Dataset records:
'''

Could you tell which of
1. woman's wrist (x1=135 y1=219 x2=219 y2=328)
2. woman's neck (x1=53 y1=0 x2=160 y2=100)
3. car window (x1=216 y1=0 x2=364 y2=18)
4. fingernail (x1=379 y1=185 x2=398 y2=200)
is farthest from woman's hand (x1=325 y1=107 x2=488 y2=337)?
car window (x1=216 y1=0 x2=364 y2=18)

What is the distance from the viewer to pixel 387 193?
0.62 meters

'''

What the task asks: Update the data above by replacing every instance of "woman's" with "person's", leaving all other text unchanged.

Task result:
Could you tell which of
1. person's wrist (x1=135 y1=219 x2=219 y2=328)
2. person's neck (x1=53 y1=0 x2=160 y2=100)
3. car window (x1=216 y1=0 x2=364 y2=18)
4. fingernail (x1=379 y1=185 x2=398 y2=200)
is farthest from person's hand (x1=325 y1=107 x2=488 y2=337)?
car window (x1=216 y1=0 x2=364 y2=18)

What is the distance from the viewer to pixel 387 193?
0.62 meters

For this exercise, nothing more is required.